*** SOURCE TEXT Section Begins ***

Wednesday, February 22, 2012

Week 05, Goethe's Faust

European Romanticism of Herder, Rousseau, Goethe, etc.
Neoclassical and Enlightenment thinkers tended to emphasize the orderly collective, the reason-based and structured community, with perhaps "the passions" yoked as instruments in the service of reason.  (See Plato's Phaedrus for its depiction of the fiery steeds of good and bad passion, both of which need to be controlled by Reason, which alone guides us towards the Good and the True.)

Romantics emphasize the potential of the individual – some of their favorite notions are imagination, genius, particularity, passion – that is, the individual in all his or her eccentricity and emotional intensity, in fact, is often set forth as the universal.  William Blake is the strongest advocate for that kind of striving towards the universal not as a neoclassical abstraction but instead as something inextricable from that which embodies it.  "One thought fills immensity," he says, and how about his opening to "Auguries of Innocence"?

To see a world in a grain of sand,
And a heaven in a wild flower,
Hold infinity in the palm of your hand,
And eternity in an hour.

Walt Whitman sings a "Song of Myself" that turns out to be a song about everybody else at the same time, no?  But all this is common to Romantic thought, in one way or another.  It is intuition, emotion, imagination, and in some versions (Wordsworth and Rousseau, for example) love of natural beauty and process, that grounds our hopes for progress, for transformation, and a more beneficial and free social order.

Neoclassical and Enlightened art sometimes amounts to a Horatian uplift or affirmation campaign based on "imitation" (mimesis), with the aim being to give you what you have already been led to think, only in a more elegant, memorable form: "whatever is, is right," as Alex Pope says.  The artist chooses to represent and ornament a good, rational order as the ideal, and make us fall in love with it.  (This need not involve lying about the way things really are at present.)

Romantic art can be isolated, brooding and withdrawn (examples would be Byron's Manfred, or Shelley's poet-nightingale singing to soothe itself), but often it is confrontational, expressive, ambitious.  Both expressive theory and mimetic theory tend to advocate an ethics and an agenda, but the ethics and agenda are very different.  Romantic art wants to change you, shake you up; Romantic lyric and music want to turn your head, refocus your attention, start the social and perceptual revolution with you – yes, you!  Neoclassical satire, by contrast, may be wonderfully confrontational, but in a piece like Candide, Voltaire wants to tear down your delusions and propose rational, particular "fixes" or offer limited, sage advice; that is because Enlightened thinkers deal with society and man as a kind of machine or edifice, while the Romantics conceptualize society as a living, changing organism, one moving pretty quickly towards liberation and self-expression.  Who knows where the changing will take us, or even whether it will end?

*** SOURCE TEXT Section Ends ***

§ PROMPT 1:
Translate this sentence from the Romanticism passage into Spanish: "The artist chooses to represent and ornament a good, rational order as the ideal, and make us fall in love with it."
§ PROMPT 2:
Continue the Romanticism passage from its last sentence, keeping its voice and line of argument.

*** RECORDED DATA Section Begins ***

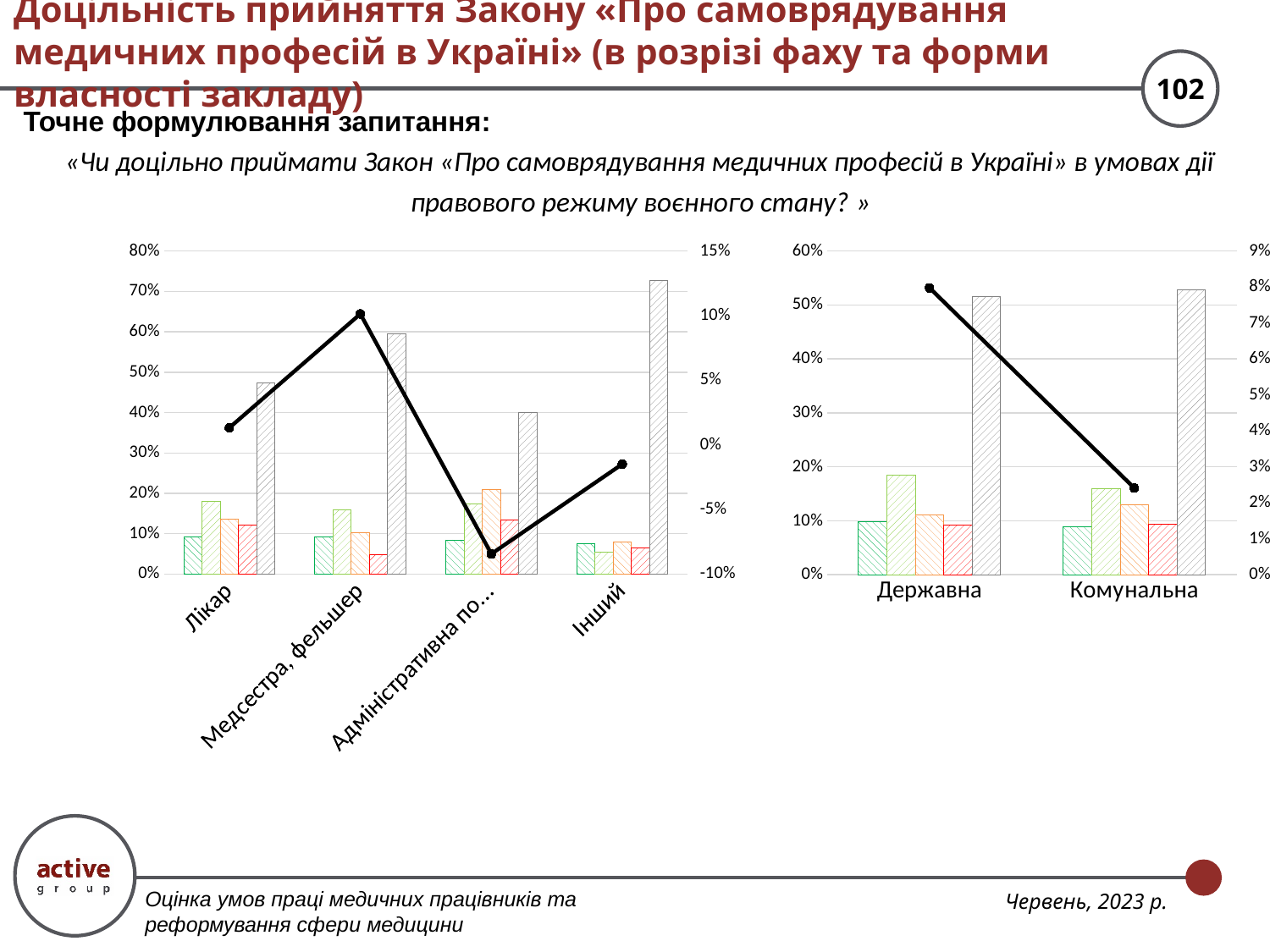
What kind of chart is the left chart? Combination bar and line chart In the left chart, at which category does the black line reach its highest point? Медсестра, фельшер In the right chart, is the black line value for Державна greater or less than 7% on the right axis? greater In the left chart, is the grey hatched bar for Лікар greater or less than 50%? less In the left chart, at which category does the black line reach its lowest point? Адміністративна по... In the left chart, is the black line value for Адміністративна по... greater or less than -5% on the right axis? less In the right chart, does the black line rise or fall from Державна to Комунальна? fall In the left chart, how many categories are shown on the x axis? 4 In the left chart, which category has the tallest grey hatched bar? Інший In the right chart, how many categories are shown on the x axis? 2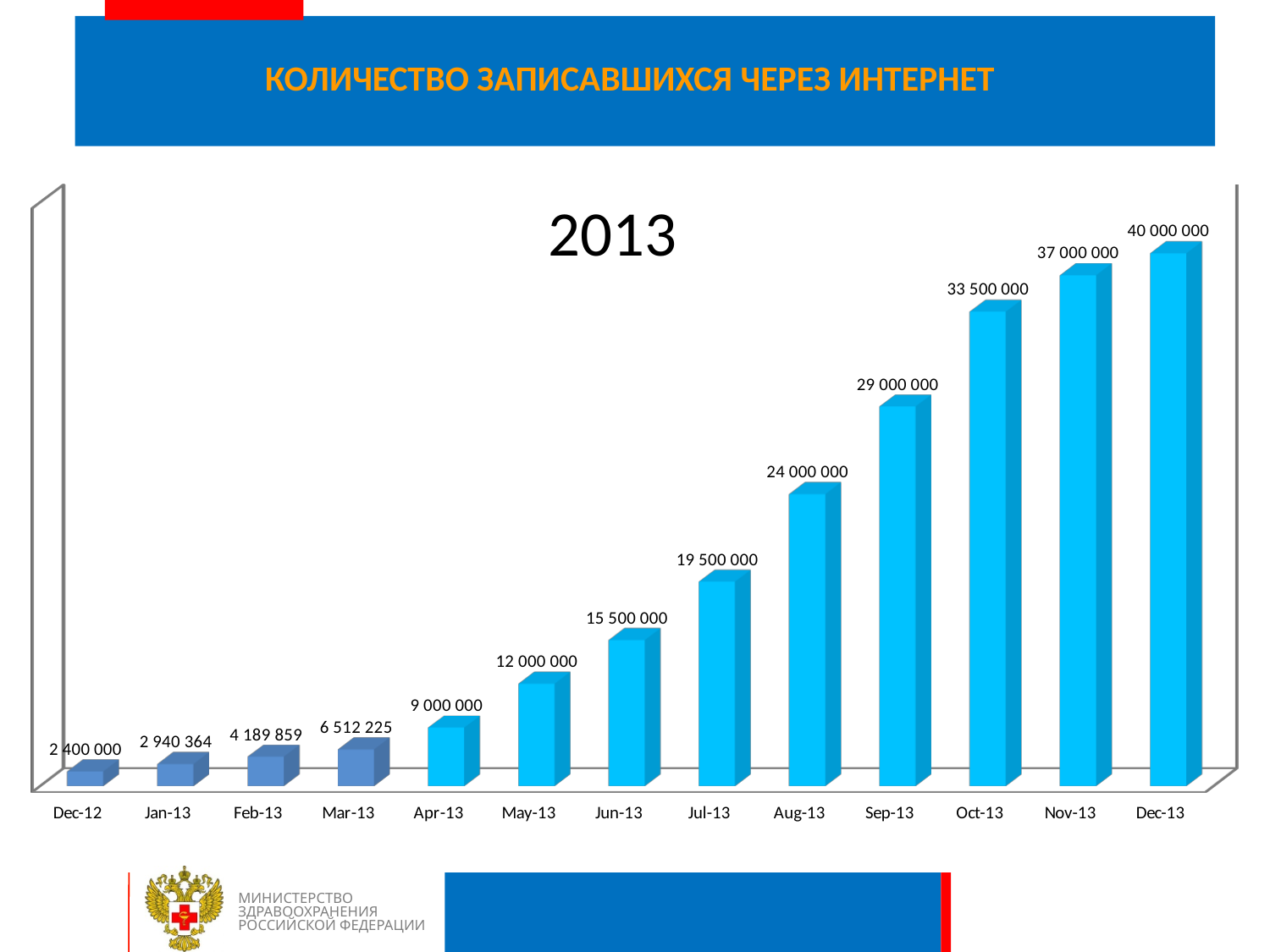
Which is larger, the value for Aug-13 or the value for Sep-13? Sep-13 Do the values rise or fall from Dec-12 to Dec-13? Rise Which month has the highest value? Dec-13 Which month has the lowest value? Dec-12 How many months are shown on the x axis? 13 What is the value for Jul-13? 19 500 000 What is the difference between the values for Nov-13 and Oct-13? 3 500 000 What is the value for Mar-13? 6 512 225 What is the value for Dec-13? 40 000 000 What is the value for Jan-13? 2 940 364 What kind of chart is shown on the slide? Bar chart What is the difference between the values for Dec-13 and Dec-12? 37 600 000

*** RECORDED DATA Section Ends ***

§ EXERCISE ANSWER 1:
El artista elige representar y adornar un orden bueno y racional como el ideal, y hacer que nos enamoremos de él.

§ EXERCISE ANSWER 2:
In an even broader context beyond art, this organic/emotional versus mechanical/rational contrast profoundly affects European politics from the C18 onward.  The American Founders, men of the Enlightenment, drew up contracts of sorts, documents enumerating grievances and setting forth rational, discrete "fixes" and constraints.  That's where we get the salutary notion (poorly defended today by so-called conservatives) that there ought to be strong limits on what government can do to us or make us do to others.  The French Revolution might have begun that way, but it turned into something much more organic, expressive, dynamic, violent, and transformational.  France was never the same after the Revolution of 1789: it led to a near-total alteration of society and politics.  I think our Romantic moment or baptism of fire came with the Civil War – Lincoln's Gettysburg Address reads like it was written by an expressive poet; he speaks of the birth and death of nations, and of souls struggling to break free.  But it's fair to say that America didn't come into its own until the First World War, when our power became manifest as we helped to settle a great European struggle.  Of course, the rest of the C20 pretty much belonged to us, and with the possible exception of the Roman Empire, the world has never seen the like of us for sheer importance and power.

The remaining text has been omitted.